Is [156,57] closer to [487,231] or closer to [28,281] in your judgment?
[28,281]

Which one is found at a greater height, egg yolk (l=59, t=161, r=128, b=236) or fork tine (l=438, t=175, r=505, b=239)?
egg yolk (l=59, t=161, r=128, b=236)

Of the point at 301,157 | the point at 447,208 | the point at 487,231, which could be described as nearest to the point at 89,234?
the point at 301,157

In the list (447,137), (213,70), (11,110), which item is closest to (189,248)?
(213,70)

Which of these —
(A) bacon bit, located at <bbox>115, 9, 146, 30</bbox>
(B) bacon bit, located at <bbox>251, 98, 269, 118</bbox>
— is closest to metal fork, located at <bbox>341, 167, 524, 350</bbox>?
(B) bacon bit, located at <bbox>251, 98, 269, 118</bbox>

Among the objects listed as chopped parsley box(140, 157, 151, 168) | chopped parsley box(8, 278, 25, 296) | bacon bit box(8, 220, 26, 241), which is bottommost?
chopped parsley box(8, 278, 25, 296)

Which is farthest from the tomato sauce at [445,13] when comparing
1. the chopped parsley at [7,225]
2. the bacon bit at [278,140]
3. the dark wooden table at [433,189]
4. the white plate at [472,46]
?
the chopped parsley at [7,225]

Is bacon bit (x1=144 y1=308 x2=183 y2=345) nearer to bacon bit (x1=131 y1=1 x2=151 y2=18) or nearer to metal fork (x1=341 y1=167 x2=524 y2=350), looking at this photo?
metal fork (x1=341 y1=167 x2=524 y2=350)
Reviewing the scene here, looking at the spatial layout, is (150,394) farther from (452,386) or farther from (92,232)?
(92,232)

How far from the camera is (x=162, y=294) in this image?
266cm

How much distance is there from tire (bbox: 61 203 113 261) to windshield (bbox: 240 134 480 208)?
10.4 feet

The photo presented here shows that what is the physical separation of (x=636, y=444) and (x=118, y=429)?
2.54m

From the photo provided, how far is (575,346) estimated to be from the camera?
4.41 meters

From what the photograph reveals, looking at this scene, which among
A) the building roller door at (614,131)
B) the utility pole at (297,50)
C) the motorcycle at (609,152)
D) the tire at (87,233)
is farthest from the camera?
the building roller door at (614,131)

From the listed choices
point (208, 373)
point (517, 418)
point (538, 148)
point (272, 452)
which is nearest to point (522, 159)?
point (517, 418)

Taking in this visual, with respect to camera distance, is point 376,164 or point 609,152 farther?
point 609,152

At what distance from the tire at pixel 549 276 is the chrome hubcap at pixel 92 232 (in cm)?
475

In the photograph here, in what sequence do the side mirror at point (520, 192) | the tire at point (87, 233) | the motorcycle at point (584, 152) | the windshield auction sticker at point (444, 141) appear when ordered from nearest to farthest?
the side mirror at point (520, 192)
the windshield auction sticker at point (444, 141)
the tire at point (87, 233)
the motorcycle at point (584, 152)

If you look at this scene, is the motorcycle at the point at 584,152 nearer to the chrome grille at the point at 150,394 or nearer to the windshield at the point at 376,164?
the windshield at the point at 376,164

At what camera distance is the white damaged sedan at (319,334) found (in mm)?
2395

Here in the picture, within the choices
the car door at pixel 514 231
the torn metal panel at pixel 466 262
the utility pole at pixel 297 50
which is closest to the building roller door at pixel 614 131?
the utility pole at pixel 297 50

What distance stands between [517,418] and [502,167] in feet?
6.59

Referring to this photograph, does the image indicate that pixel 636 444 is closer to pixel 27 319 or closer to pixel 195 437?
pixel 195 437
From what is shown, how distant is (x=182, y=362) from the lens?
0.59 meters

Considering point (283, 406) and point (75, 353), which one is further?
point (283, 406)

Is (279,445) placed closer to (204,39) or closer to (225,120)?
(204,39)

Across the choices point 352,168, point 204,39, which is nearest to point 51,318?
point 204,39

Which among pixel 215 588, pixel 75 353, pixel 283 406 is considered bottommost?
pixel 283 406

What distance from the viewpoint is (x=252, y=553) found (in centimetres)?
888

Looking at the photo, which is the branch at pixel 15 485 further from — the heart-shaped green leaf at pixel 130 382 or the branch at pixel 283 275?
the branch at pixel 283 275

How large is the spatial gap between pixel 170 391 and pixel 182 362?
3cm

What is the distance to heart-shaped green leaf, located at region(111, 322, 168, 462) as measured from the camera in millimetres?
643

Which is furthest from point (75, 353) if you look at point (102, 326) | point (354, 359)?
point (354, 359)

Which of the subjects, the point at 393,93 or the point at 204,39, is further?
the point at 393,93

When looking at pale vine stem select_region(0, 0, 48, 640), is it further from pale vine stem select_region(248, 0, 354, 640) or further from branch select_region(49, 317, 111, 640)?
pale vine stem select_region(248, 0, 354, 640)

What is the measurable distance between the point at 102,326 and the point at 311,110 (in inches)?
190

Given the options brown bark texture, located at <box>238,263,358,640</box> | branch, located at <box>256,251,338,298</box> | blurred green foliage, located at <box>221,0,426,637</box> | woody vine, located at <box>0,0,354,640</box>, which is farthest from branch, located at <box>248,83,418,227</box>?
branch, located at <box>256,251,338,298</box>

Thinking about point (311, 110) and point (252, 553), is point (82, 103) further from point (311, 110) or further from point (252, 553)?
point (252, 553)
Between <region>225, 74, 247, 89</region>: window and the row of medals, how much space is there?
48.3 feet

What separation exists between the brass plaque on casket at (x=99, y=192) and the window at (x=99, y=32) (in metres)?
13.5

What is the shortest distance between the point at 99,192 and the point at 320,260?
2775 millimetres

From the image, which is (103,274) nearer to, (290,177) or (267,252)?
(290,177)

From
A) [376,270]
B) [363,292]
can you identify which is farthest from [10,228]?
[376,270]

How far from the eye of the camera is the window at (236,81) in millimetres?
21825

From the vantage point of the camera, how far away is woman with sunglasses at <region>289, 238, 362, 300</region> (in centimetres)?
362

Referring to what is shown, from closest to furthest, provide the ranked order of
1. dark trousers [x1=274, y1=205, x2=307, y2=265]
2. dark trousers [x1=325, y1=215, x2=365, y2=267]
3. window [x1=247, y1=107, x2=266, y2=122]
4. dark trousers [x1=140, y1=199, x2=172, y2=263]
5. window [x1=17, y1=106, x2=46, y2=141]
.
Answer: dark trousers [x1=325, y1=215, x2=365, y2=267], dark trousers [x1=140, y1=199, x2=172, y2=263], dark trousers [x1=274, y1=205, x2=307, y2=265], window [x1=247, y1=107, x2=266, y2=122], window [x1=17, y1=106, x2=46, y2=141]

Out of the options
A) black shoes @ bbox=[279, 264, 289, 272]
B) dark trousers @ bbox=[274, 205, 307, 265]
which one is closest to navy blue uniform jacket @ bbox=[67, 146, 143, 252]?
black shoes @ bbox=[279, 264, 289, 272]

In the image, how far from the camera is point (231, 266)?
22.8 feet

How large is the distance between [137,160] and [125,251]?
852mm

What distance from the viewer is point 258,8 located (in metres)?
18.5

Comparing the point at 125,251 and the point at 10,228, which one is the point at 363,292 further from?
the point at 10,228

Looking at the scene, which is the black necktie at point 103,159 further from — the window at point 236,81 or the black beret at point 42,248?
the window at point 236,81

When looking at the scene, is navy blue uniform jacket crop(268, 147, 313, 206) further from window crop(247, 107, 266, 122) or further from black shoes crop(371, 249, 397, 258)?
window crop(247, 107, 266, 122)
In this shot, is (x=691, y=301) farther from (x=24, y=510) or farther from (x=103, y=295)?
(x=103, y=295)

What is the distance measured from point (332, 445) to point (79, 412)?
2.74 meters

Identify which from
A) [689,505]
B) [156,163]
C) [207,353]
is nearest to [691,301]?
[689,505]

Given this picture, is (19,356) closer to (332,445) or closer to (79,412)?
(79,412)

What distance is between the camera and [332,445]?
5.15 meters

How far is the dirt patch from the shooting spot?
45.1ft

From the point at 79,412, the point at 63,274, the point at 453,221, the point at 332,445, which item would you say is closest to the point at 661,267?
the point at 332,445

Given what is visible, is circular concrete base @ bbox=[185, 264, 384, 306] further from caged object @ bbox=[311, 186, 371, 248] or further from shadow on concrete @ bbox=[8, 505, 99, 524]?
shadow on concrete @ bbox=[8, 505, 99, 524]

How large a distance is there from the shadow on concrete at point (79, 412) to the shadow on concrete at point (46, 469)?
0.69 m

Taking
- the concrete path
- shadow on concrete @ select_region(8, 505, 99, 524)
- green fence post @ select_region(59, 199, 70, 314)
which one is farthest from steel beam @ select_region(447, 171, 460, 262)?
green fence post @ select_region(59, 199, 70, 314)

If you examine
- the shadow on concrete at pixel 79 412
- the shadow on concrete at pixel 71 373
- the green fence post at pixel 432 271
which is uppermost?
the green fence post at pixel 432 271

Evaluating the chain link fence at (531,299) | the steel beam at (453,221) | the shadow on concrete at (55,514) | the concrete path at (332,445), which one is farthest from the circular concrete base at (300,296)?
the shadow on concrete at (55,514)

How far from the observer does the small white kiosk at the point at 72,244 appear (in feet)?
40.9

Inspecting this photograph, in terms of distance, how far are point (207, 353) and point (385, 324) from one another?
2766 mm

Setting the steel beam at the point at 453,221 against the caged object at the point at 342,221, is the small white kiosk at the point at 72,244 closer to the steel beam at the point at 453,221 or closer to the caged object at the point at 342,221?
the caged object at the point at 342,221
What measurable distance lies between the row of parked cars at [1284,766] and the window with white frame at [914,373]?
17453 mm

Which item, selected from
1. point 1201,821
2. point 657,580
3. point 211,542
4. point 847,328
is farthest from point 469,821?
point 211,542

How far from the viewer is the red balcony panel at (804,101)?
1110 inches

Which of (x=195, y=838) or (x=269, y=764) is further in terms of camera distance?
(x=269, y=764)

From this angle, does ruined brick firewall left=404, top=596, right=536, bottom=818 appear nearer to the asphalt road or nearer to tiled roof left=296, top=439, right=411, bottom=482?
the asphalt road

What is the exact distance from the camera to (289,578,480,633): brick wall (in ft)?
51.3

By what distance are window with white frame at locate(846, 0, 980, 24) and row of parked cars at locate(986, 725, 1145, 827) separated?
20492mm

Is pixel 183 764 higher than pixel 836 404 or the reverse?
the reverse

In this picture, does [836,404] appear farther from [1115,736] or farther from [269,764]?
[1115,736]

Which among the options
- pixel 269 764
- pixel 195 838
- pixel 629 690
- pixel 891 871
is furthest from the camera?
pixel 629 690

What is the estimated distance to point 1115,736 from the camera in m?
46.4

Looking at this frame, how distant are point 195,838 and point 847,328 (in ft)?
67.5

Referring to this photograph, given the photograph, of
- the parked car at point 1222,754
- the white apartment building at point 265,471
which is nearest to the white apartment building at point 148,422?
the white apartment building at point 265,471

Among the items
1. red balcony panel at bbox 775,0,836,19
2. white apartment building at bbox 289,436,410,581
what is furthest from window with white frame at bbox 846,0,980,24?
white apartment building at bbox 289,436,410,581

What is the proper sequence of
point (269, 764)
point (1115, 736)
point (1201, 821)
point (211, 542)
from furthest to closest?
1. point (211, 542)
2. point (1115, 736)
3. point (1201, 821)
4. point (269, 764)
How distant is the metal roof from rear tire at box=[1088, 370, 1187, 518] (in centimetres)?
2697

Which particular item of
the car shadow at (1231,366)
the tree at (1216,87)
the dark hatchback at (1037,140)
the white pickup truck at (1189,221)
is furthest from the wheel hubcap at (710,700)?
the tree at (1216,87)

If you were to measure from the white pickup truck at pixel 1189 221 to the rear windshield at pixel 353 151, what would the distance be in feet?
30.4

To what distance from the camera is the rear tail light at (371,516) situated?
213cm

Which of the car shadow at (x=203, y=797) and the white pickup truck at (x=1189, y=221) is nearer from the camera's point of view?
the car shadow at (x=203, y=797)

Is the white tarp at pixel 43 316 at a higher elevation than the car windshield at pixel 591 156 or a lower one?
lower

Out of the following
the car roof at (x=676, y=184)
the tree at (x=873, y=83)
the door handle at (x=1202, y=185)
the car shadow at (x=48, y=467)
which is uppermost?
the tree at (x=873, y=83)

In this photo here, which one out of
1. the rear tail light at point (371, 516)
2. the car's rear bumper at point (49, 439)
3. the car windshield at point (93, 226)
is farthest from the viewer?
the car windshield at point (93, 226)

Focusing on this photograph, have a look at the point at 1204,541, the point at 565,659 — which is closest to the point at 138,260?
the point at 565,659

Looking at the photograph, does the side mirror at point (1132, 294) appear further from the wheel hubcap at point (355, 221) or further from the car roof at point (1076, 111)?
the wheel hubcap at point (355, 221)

____________________

§ Given task
Reproduce the records above exactly, starting with the line that contains "If you were" and ending with the last line.

§ Problem solution
If you were to measure from the white pickup truck at pixel 1189 221 to the rear windshield at pixel 353 151, what would the distance be in feet?
30.4

To what distance from the camera is the rear tail light at (371,516) situated?
213cm

Which of the car shadow at (x=203, y=797) and the white pickup truck at (x=1189, y=221) is nearer from the camera's point of view?
the car shadow at (x=203, y=797)

Is the white tarp at pixel 43 316 at a higher elevation than the car windshield at pixel 591 156 or a lower one?
lower

Out of the following
the car roof at (x=676, y=184)
the tree at (x=873, y=83)
the door handle at (x=1202, y=185)
the car shadow at (x=48, y=467)
which is uppermost?
the tree at (x=873, y=83)

In this photo here, which one out of
1. the rear tail light at point (371, 516)
2. the car's rear bumper at point (49, 439)
3. the car windshield at point (93, 226)
is farthest from the viewer?
the car windshield at point (93, 226)

Focusing on this photograph, have a look at the point at 1204,541, the point at 565,659 — which is closest to the point at 138,260?
the point at 565,659

Looking at the photograph, does the side mirror at point (1132, 294) appear further from the wheel hubcap at point (355, 221) or further from the car roof at point (1076, 111)?
the wheel hubcap at point (355, 221)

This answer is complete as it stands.